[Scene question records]
* start *

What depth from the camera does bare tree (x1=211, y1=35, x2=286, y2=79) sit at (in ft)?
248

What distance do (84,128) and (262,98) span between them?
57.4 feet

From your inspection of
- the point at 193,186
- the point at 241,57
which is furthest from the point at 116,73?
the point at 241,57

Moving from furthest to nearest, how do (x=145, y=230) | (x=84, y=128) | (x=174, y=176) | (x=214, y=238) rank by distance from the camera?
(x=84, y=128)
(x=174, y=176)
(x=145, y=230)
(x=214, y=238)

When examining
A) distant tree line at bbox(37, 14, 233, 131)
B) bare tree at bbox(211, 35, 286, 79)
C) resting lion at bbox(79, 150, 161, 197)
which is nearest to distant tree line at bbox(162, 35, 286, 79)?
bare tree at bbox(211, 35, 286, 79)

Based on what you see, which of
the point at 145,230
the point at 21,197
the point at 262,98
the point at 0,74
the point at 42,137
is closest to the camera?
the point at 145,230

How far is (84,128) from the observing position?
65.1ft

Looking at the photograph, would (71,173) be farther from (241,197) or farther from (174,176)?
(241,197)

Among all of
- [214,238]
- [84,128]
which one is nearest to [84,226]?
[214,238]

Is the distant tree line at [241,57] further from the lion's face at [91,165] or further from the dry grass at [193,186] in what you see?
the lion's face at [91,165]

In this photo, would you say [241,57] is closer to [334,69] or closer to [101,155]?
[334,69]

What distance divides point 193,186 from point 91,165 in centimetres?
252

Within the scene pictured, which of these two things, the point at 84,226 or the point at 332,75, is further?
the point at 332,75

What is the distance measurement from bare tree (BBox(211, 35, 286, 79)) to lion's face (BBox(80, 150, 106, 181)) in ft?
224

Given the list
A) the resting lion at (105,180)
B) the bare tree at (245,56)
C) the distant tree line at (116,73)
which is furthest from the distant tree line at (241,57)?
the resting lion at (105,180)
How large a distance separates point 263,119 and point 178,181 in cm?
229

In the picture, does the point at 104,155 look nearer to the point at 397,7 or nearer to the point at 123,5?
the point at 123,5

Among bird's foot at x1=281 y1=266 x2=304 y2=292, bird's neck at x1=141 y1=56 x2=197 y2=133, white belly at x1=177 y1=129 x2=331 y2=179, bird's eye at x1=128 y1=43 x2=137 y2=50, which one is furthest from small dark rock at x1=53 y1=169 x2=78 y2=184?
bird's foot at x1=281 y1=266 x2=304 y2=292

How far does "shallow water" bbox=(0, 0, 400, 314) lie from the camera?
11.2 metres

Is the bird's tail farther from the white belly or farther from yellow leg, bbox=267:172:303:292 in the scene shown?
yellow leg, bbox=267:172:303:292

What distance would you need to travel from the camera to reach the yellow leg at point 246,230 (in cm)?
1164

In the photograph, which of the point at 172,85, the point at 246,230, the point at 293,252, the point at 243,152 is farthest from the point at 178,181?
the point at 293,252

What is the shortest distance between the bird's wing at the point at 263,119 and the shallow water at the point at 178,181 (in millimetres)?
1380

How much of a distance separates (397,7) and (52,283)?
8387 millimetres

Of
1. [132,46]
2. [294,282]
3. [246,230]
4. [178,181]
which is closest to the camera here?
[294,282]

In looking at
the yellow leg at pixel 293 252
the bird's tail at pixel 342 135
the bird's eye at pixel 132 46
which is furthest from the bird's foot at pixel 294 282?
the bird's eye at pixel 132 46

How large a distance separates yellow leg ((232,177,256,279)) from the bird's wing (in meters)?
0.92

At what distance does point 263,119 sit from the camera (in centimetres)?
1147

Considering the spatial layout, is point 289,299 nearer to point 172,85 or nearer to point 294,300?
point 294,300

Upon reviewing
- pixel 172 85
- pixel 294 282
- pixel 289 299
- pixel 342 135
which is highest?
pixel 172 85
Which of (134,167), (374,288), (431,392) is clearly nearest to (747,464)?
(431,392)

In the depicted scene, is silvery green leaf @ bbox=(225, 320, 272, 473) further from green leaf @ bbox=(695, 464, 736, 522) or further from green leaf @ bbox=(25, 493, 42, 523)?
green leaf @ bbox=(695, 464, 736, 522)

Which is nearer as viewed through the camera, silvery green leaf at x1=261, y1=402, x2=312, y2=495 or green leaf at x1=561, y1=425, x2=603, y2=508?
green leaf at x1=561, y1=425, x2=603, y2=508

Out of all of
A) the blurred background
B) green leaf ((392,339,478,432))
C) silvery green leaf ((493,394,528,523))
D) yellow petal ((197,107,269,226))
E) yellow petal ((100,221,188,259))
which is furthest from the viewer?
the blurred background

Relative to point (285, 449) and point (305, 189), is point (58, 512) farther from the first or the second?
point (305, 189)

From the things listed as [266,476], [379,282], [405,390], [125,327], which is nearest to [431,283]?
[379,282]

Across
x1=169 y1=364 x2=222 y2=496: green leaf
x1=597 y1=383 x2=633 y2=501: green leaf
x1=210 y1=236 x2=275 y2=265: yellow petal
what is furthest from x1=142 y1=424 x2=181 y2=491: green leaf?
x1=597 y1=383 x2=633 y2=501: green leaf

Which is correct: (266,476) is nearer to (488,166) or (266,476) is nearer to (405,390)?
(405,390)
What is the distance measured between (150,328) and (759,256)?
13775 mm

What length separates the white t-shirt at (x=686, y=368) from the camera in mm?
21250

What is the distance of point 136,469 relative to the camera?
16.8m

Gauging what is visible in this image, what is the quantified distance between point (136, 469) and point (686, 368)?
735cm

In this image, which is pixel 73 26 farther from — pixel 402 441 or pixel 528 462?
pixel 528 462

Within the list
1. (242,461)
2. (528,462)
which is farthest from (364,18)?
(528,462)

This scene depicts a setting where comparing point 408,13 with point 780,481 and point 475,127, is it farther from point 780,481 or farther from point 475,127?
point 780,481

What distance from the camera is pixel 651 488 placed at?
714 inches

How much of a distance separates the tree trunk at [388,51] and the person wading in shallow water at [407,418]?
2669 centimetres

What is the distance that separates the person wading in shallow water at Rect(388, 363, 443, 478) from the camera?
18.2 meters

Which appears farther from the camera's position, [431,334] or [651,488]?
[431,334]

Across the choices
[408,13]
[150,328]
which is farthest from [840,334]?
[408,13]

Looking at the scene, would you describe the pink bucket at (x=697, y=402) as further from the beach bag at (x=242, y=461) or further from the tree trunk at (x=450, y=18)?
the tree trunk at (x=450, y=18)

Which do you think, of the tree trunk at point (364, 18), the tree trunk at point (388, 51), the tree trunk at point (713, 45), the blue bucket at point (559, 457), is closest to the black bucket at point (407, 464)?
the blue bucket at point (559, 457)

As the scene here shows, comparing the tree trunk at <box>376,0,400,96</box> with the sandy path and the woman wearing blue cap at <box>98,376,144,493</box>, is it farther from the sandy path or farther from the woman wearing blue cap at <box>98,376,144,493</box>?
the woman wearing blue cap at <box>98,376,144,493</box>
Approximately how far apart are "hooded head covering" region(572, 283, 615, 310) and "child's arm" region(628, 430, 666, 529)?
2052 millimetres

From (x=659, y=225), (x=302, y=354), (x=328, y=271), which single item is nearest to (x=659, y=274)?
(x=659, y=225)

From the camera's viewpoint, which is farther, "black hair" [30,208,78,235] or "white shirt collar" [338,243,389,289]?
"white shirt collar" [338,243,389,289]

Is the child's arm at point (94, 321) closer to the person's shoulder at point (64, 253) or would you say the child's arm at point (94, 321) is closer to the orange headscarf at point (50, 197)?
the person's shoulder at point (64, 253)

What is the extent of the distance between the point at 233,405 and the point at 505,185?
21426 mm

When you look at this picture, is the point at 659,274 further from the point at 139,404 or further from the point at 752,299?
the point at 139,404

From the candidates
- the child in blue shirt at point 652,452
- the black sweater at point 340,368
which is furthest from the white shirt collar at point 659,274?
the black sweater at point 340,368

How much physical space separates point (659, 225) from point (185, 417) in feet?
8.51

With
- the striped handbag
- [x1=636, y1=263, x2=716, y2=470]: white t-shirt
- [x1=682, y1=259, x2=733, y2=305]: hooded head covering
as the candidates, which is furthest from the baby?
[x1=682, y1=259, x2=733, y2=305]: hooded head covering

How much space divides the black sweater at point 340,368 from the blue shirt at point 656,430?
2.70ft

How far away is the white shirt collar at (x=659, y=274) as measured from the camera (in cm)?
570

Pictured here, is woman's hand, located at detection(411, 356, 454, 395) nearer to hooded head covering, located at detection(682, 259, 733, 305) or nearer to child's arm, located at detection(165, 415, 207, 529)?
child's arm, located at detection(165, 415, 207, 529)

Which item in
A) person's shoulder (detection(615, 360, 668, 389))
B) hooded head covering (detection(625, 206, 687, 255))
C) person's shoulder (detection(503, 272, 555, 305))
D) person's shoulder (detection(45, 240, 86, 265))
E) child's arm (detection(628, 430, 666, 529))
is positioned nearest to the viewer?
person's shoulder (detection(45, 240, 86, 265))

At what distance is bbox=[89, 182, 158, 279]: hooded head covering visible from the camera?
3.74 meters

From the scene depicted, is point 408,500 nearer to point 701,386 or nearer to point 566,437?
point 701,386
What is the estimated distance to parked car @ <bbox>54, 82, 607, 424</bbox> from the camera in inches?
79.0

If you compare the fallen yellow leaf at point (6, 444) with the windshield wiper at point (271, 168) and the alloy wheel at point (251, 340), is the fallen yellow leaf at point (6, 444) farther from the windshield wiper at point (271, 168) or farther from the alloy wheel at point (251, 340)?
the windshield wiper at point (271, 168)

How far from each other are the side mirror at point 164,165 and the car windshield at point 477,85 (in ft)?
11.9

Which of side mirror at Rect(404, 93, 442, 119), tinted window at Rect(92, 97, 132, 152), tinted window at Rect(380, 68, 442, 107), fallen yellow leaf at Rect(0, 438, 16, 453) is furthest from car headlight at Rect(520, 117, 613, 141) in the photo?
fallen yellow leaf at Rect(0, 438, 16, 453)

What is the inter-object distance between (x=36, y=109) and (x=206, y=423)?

* end *

From the line with "How far from" to the last line of the material, give every line again exactly, and only those lines.

SOLUTION TO THE PROBLEM:
How far from each other are the side mirror at point 164,165 and the car windshield at point 477,85 (in ft)?
11.9

Which of side mirror at Rect(404, 93, 442, 119), tinted window at Rect(92, 97, 132, 152), tinted window at Rect(380, 68, 442, 107), fallen yellow leaf at Rect(0, 438, 16, 453) is furthest from car headlight at Rect(520, 117, 613, 141) in the photo?
fallen yellow leaf at Rect(0, 438, 16, 453)

What is the inter-object distance between (x=36, y=109) and (x=206, y=423)?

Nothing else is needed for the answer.